I preferred our talks when I was younger. Daddy seemed more understanding. But
back then my problems could fit into a shoebox. His skills for bringing up a daughter had hit a peak when I was ten years old. Since then it seemed my teenage needs were stretching him thin, the last four years especially. “I don’t have anyone to talk to, least not at home,” I finally said.

“Talk,” he said flatly.

“Some days it feels like I’m sucking water instead of air.”

“Maybe you’re a mermaid,” he said and laughed dryly, the kind of laugh that used to set Mama off. “What else?”

It wasn’t as if I had made a list for the occasion, so I asked, “Do you ever dream about Siobhan?”

“I do.”

“It seems real.”

“It’s nothing more than a dream, Sis. It’s the heart’s way of bringing her back home for a while. Does it comfort you?”

“Yes.”

“Then it’s served its purpose. Don’t read more into it than it is.”

I kissed Daddy on the cheek. He was good to allow bedtime kisses and had done a better job responding with some minor repartee.  Before I left him, I said, “The thing that bothers me the most is that no one has asked me why I don’t dance anymore.”
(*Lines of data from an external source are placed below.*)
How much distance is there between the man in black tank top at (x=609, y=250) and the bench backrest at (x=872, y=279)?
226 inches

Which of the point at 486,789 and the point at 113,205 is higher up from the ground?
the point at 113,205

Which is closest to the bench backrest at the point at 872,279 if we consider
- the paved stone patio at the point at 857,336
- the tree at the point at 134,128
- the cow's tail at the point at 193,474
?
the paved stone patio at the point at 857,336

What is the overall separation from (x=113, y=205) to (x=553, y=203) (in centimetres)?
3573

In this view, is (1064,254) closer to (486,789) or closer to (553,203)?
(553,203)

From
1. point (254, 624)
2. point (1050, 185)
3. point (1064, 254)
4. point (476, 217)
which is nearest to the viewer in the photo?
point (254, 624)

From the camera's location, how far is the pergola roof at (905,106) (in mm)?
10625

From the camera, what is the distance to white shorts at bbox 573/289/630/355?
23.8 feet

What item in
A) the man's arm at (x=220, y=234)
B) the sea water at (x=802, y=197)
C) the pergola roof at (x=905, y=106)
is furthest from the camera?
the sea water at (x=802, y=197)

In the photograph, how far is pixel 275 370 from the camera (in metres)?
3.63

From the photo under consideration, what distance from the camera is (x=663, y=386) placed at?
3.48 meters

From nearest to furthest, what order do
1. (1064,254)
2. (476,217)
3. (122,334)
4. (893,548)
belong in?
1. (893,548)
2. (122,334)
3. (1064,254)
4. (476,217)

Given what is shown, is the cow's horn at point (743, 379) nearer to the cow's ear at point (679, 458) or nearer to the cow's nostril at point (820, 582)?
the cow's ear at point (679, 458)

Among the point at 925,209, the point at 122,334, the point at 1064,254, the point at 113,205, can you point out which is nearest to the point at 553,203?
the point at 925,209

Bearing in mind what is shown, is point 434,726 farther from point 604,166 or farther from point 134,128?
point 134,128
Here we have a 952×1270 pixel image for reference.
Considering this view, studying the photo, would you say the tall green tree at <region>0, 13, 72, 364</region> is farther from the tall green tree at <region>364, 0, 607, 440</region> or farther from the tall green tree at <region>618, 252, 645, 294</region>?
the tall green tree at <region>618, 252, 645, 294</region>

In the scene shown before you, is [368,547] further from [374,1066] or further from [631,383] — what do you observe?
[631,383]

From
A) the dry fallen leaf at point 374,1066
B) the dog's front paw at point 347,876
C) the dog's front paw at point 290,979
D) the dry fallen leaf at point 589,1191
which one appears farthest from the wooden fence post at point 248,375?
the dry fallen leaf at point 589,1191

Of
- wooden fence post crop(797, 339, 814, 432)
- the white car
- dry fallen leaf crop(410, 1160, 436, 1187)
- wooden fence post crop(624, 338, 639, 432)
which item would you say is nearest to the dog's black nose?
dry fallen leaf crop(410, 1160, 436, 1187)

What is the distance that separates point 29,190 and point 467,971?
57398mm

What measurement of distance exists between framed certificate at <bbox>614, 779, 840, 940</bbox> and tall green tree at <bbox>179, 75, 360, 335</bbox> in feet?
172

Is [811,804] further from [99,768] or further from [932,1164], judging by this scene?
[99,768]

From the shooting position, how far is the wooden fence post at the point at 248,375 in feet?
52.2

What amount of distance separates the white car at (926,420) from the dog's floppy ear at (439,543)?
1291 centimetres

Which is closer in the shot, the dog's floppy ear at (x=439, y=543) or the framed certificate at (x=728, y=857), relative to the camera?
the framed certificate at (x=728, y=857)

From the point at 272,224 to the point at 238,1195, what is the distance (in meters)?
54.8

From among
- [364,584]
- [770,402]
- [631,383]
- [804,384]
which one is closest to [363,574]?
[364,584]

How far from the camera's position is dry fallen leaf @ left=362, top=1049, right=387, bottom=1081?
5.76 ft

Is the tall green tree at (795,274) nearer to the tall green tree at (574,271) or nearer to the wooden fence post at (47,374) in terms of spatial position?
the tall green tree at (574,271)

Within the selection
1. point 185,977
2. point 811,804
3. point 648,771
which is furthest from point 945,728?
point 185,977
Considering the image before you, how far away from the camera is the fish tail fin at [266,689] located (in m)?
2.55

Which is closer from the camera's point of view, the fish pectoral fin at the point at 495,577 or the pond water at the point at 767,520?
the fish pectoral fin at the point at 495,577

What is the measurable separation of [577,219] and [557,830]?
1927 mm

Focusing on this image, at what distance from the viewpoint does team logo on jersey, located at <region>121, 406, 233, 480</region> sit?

I left him wiping his eyes on his sleeve. Men don’t like it when you watch them cry.

 

                                   
                            * * * * *

 

Reverend Theo waited until sunset to set up four long rows of timber down the sides of his yard. He framed out the boxes for his new garden. I watched him from my window. He hung a work lamp from the cherry tree so he could see.

The work went surprisingly fast and I was enjoying watching him put it in. Reverend Theo finished off the fourth raised garden. Then he walked to his porch.